Dealer Mobil Jepang Tutup Berguguran, Gaikindo Beri Penjelasan

Jakarta - Fenomena dealer mobil Jepang yang tutup satu per satu memicu tanda tanya di tengah masyarakat. Namun, Gabungan Industri Kendaraan Bermotor Indonesia (Gaikindo) menyatakan, situation ini adalah hal biasa dalam dunia otomotif. Kukuh Kumara, Sekretaris Umum Gaikindo, menekankan bahwa meski ada penutupan di Pulau Jawa, banyak merek Jepang justru membuka cabang baru di luar Jawa. Ini bagian dari strategi agar pasar tidak lagi terlalu Jawa-sentris.

Menurut Kukuh, jumlah dealer di Jawa saat ini sudah adequate untuk melayani permintaan konsumen. Tingkat pemanfaatan jaringan dealer, atau reach, masih berada di angka 60-70 persen. "Kalau sudah 90-100 persen, baru perlu tambah," ujarnya. Dengan pertumbuhan pasar di Sumatera, Kalimantan, dan Sulawesi yang kian menguat, perlu ada adjustment dalam distribusi jaringan penjualan agar seluruh masyarakat Indonesia punya akses setara terhadap kendaraan.

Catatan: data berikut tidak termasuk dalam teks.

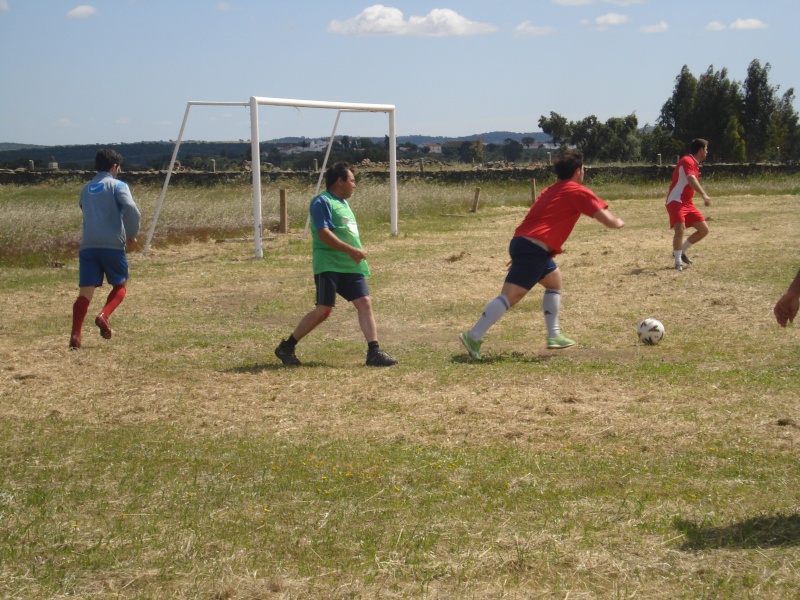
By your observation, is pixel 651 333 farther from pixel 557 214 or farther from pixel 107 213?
pixel 107 213

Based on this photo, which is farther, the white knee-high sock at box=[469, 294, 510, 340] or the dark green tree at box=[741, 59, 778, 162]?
the dark green tree at box=[741, 59, 778, 162]

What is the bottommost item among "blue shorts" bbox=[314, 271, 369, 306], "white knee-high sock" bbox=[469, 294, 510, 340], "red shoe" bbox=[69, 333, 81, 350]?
"red shoe" bbox=[69, 333, 81, 350]

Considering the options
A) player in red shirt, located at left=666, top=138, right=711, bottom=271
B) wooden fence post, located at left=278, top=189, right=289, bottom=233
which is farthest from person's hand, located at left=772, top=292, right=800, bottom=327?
wooden fence post, located at left=278, top=189, right=289, bottom=233

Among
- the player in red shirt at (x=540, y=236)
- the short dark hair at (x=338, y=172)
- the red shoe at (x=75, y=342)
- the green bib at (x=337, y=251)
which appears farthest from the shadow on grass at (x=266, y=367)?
the red shoe at (x=75, y=342)

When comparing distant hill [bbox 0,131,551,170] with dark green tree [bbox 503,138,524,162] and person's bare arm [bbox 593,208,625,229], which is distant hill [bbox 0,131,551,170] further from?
person's bare arm [bbox 593,208,625,229]

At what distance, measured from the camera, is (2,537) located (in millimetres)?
4285

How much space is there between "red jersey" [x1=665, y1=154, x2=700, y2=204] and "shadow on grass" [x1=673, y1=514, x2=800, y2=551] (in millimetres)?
10137

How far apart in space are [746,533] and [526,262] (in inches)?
170

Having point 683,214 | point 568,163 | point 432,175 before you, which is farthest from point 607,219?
point 432,175

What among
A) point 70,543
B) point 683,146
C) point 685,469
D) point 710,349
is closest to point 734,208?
point 710,349

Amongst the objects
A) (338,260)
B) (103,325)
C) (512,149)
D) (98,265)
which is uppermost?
(512,149)

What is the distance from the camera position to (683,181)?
45.9ft

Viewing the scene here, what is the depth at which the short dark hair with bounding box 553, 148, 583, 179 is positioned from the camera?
8.41 m

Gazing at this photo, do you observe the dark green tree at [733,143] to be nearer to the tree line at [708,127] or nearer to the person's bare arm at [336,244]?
the tree line at [708,127]
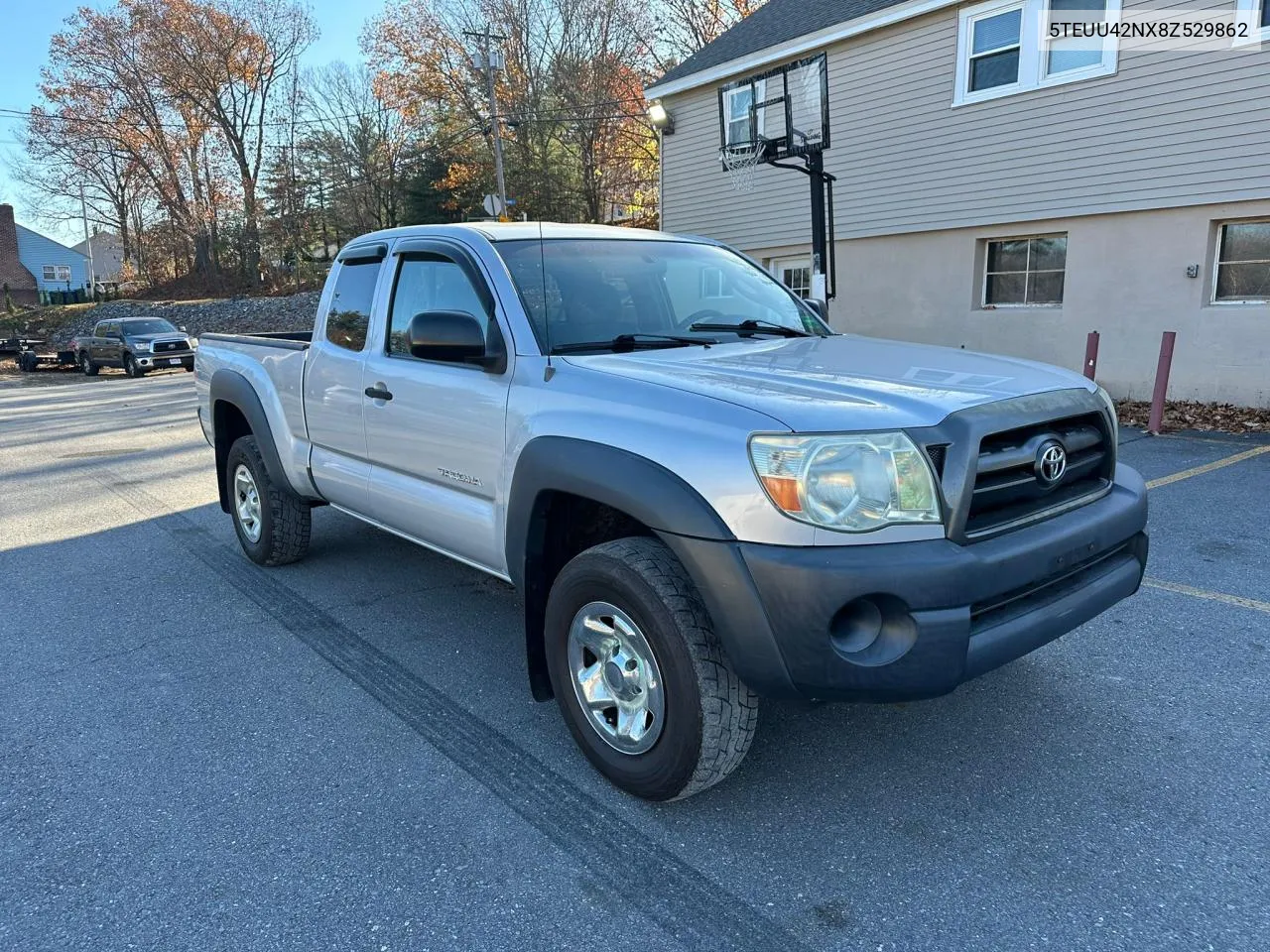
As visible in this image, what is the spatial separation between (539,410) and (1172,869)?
2415mm

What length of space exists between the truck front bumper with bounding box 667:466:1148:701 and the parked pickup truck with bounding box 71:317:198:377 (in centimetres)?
2393

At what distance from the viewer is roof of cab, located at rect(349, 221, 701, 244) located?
12.6 ft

Namun, tekanan terhadap merek Jepang bukan cuma soal geografi. Kehadiran merek-merek baru asal Tiongkok turut memperketat competition di pasar otomotif dalam negeri. Salah satu contoh terbaru adalah penutupan dealer Honda di Pondok Pinang, Jakarta Selatan, yang mengumumkan perpisahan melalui media sosial. Tantangan ini pun diakui oleh Menteri Perindustrian, Agus Gumiwang Kartasasmita, sebagai ujian bagi brand Jepang untuk tetap relevant di mata konsumen.

Agus juga menekankan pentingnya adaptasi terhadap kebijakan pemerintah yang kini bergerak cepat menuju kendaraan listrik (EV). Produsen Jepang, katanya, harus membaca arah policy ini dengan cermat. "Ini arahan langsung dari Bapak Presiden agar kita bisa segera full pada EV," tegasnya. Dengan tekanan global terhadap energi fosil dan dorongan untuk ketahanan energi nasional, transition ke kendaraan listrik bukan lagi pilihan, melainkan keharusan yang akan mengubah wajah industri otomotif dalam jangka short dan menengah.

Reaksi 6

  • B
    BudiS

    Jadi bukan kolaps, tapi repositioning? Masuk akal sih, tapi tetap bikin waswas kalau layanan purna jual ikut terdampak.

  • L
    Lina_K

    Merek Tiongkok masuk dengan harga lebih rendah dan fitur lebih banyak. Tekanan ke Jepang memang makin besar, apalagi kalau soal price .

  • P
    Pak_Dede

    Dulu Jawa 80%, sekarang 60%. Angka ini menunjukkan perubahan besar. Tapi saya heran, kenapa butuh waktu lama untuk memperhatikan daerah?

  • R
    RioM

    Yang penting jangan sampai pelanggan setia kehilangan akses ke suku cadang. Kepercayaan bisa hancur dalam sekejap kalau itu terjadi.

  • N
    NinaT

    EV memang masa depan, tapi infrastrukturnya kapan siap? Jangan sampai produsen geser strategi terlalu cepat, malah bikin confusion di pasar.

  • A
    Andi_P

    Jadi intinya, ini bukan akhir dari merek Jepang, tapi ujian adaptasi. Bisa respond perubahan atau tidak, itu kuncinya.

Artikel ini berbasis fakta dan disusun ulang untuk tujuan pembelajaran bahasa Inggris; reaksi pembaca adalah contoh dari beragam sudut pandang.